(Given data Opens)

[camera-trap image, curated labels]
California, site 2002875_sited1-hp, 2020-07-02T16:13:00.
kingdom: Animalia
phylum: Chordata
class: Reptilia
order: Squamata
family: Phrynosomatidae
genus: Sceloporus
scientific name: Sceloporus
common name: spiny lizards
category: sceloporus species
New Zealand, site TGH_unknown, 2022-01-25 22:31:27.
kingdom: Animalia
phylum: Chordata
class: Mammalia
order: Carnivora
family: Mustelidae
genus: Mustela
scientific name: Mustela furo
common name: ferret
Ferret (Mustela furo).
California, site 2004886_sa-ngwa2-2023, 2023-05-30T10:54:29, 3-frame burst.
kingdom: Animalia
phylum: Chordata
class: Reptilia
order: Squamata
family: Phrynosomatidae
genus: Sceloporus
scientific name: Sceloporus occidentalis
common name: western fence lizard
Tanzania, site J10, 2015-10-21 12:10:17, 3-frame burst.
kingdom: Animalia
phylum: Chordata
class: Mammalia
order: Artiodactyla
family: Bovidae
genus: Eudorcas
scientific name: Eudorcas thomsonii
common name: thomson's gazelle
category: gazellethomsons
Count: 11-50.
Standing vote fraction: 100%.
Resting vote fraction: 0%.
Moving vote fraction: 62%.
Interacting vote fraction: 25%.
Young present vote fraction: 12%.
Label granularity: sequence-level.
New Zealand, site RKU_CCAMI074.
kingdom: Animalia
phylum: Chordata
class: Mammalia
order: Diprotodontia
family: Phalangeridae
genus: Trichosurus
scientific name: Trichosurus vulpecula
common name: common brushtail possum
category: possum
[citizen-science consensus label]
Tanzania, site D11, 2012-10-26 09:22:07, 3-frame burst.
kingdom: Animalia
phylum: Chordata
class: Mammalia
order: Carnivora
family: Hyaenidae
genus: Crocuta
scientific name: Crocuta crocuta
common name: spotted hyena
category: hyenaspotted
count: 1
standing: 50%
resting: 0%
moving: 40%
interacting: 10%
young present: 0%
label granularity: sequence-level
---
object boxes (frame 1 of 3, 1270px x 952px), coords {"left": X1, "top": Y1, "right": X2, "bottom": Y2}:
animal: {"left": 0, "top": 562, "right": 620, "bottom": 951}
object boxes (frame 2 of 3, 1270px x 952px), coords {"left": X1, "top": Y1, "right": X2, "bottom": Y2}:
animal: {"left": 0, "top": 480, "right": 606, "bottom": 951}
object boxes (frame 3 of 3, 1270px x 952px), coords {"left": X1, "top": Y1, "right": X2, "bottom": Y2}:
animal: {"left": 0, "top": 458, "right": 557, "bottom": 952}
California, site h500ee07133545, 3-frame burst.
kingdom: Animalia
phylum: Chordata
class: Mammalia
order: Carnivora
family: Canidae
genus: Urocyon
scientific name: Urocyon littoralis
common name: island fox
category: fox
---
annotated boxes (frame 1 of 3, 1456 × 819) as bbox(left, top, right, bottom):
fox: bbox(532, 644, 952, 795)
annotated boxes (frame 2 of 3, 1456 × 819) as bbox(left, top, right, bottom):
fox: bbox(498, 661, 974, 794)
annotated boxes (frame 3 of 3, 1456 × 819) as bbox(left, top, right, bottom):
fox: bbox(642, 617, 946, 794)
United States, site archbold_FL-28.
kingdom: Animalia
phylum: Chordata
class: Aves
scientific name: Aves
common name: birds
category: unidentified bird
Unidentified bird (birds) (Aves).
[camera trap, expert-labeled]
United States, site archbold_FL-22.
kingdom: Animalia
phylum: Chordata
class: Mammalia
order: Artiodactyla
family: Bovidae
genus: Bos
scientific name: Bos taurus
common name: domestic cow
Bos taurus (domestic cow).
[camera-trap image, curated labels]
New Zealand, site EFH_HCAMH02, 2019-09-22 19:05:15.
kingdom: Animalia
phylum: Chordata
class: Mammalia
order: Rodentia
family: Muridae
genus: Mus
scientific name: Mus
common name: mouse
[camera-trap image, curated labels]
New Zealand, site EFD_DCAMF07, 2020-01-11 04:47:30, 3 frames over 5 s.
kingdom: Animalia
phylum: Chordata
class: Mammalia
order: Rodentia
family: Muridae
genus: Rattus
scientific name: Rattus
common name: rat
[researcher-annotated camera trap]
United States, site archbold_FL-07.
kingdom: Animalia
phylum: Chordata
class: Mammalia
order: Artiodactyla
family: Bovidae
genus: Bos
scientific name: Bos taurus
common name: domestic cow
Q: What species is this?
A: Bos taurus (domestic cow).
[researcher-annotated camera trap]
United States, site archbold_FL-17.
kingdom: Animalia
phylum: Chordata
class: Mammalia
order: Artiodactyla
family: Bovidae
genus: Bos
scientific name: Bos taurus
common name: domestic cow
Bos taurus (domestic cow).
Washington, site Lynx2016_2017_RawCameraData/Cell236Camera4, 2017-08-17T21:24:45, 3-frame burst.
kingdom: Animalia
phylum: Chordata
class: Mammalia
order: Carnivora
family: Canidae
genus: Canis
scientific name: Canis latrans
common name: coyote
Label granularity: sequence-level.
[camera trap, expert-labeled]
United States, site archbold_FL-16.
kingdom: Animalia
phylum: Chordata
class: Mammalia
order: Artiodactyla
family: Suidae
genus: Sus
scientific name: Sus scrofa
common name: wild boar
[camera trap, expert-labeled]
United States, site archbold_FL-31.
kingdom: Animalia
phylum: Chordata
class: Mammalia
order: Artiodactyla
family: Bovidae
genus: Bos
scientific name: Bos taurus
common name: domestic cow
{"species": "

(Given data Closes)

• **What this task involves**:
What you return must match the records above exactly, line for line.

• **Response to the exercise**:
[camera-trap image, curated labels]
California, site 2002875_sited1-hp, 2020-07-02T16:13:00.
kingdom: Animalia
phylum: Chordata
class: Reptilia
order: Squamata
family: Phrynosomatidae
genus: Sceloporus
scientific name: Sceloporus
common name: spiny lizards
category: sceloporus species
New Zealand, site TGH_unknown, 2022-01-25 22:31:27.
kingdom: Animalia
phylum: Chordata
class: Mammalia
order: Carnivora
family: Mustelidae
genus: Mustela
scientific name: Mustela furo
common name: ferret
Ferret (Mustela furo).
California, site 2004886_sa-ngwa2-2023, 2023-05-30T10:54:29, 3-frame burst.
kingdom: Animalia
phylum: Chordata
class: Reptilia
order: Squamata
family: Phrynosomatidae
genus: Sceloporus
scientific name: Sceloporus occidentalis
common name: western fence lizard
Tanzania, site J10, 2015-10-21 12:10:17, 3-frame burst.
kingdom: Animalia
phylum: Chordata
class: Mammalia
order: Artiodactyla
family: Bovidae
genus: Eudorcas
scientific name: Eudorcas thomsonii
common name: thomson's gazelle
category: gazellethomsons
Count: 11-50.
Standing vote fraction: 100%.
Resting vote fraction: 0%.
Moving vote fraction: 62%.
Interacting vote fraction: 25%.
Young present vote fraction: 12%.
Label granularity: sequence-level.
New Zealand, site RKU_CCAMI074.
kingdom: Animalia
phylum: Chordata
class: Mammalia
order: Diprotodontia
family: Phalangeridae
genus: Trichosurus
scientific name: Trichosurus vulpecula
common name: common brushtail possum
category: possum
[citizen-science consensus label]
Tanzania, site D11, 2012-10-26 09:22:07, 3-frame burst.
kingdom: Animalia
phylum: Chordata
class: Mammalia
order: Carnivora
family: Hyaenidae
genus: Crocuta
scientific name: Crocuta crocuta
common name: spotted hyena
category: hyenaspotted
count: 1
standing: 50%
resting: 0%
moving: 40%
interacting: 10%
young present: 0%
label granularity: sequence-level
---
object boxes (frame 1 of 3, 1270px x 952px), coords {"left": X1, "top": Y1, "right": X2, "bottom": Y2}:
animal: {"left": 0, "top": 562, "right": 620, "bottom": 951}
object boxes (frame 2 of 3, 1270px x 952px), coords {"left": X1, "top": Y1, "right": X2, "bottom": Y2}:
animal: {"left": 0, "top": 480, "right": 606, "bottom": 951}
object boxes (frame 3 of 3, 1270px x 952px), coords {"left": X1, "top": Y1, "right": X2, "bottom": Y2}:
animal: {"left": 0, "top": 458, "right": 557, "bottom": 952}
California, site h500ee07133545, 3-frame burst.
kingdom: Animalia
phylum: Chordata
class: Mammalia
order: Carnivora
family: Canidae
genus: Urocyon
scientific name: Urocyon littoralis
common name: island fox
category: fox
---
annotated boxes (frame 1 of 3, 1456 × 819) as bbox(left, top, right, bottom):
fox: bbox(532, 644, 952, 795)
annotated boxes (frame 2 of 3, 1456 × 819) as bbox(left, top, right, bottom):
fox: bbox(498, 661, 974, 794)
annotated boxes (frame 3 of 3, 1456 × 819) as bbox(left, top, right, bottom):
fox: bbox(642, 617, 946, 794)
United States, site archbold_FL-28.
kingdom: Animalia
phylum: Chordata
class: Aves
scientific name: Aves
common name: birds
category: unidentified bird
Unidentified bird (birds) (Aves).
[camera trap, expert-labeled]
United States, site archbold_FL-22.
kingdom: Animalia
phylum: Chordata
class: Mammalia
order: Artiodactyla
family: Bovidae
genus: Bos
scientific name: Bos taurus
common name: domestic cow
Bos taurus (domestic cow).
[camera-trap image, curated labels]
New Zealand, site EFH_HCAMH02, 2019-09-22 19:05:15.
kingdom: Animalia
phylum: Chordata
class: Mammalia
order: Rodentia
family: Muridae
genus: Mus
scientific name: Mus
common name: mouse
[camera-trap image, curated labels]
New Zealand, site EFD_DCAMF07, 2020-01-11 04:47:30, 3 frames over 5 s.
kingdom: Animalia
phylum: Chordata
class: Mammalia
order: Rodentia
family: Muridae
genus: Rattus
scientific name: Rattus
common name: rat
[researcher-annotated camera trap]
United States, site archbold_FL-07.
kingdom: Animalia
phylum: Chordata
class: Mammalia
order: Artiodactyla
family: Bovidae
genus: Bos
scientific name: Bos taurus
common name: domestic cow
Q: What species is this?
A: Bos taurus (domestic cow).
[researcher-annotated camera trap]
United States, site archbold_FL-17.
kingdom: Animalia
phylum: Chordata
class: Mammalia
order: Artiodactyla
family: Bovidae
genus: Bos
scientific name: Bos taurus
common name: domestic cow
Bos taurus (domestic cow).
Washington, site Lynx2016_2017_RawCameraData/Cell236Camera4, 2017-08-17T21:24:45, 3-frame burst.
kingdom: Animalia
phylum: Chordata
class: Mammalia
order: Carnivora
family: Canidae
genus: Canis
scientific name: Canis latrans
common name: coyote
Label granularity: sequence-level.
[camera trap, expert-labeled]
United States, site archbold_FL-16.
kingdom: Animalia
phylum: Chordata
class: Mammalia
order: Artiodactyla
family: Suidae
genus: Sus
scientific name: Sus scrofa
common name: wild boar
[camera trap, expert-labeled]
United States, site archbold_FL-31.
kingdom: Animalia
phylum: Chordata
class: Mammalia
order: Artiodactyla
family: Bovidae
genus: Bos
scientific name: Bos taurus
common name: domestic cow
{"species": "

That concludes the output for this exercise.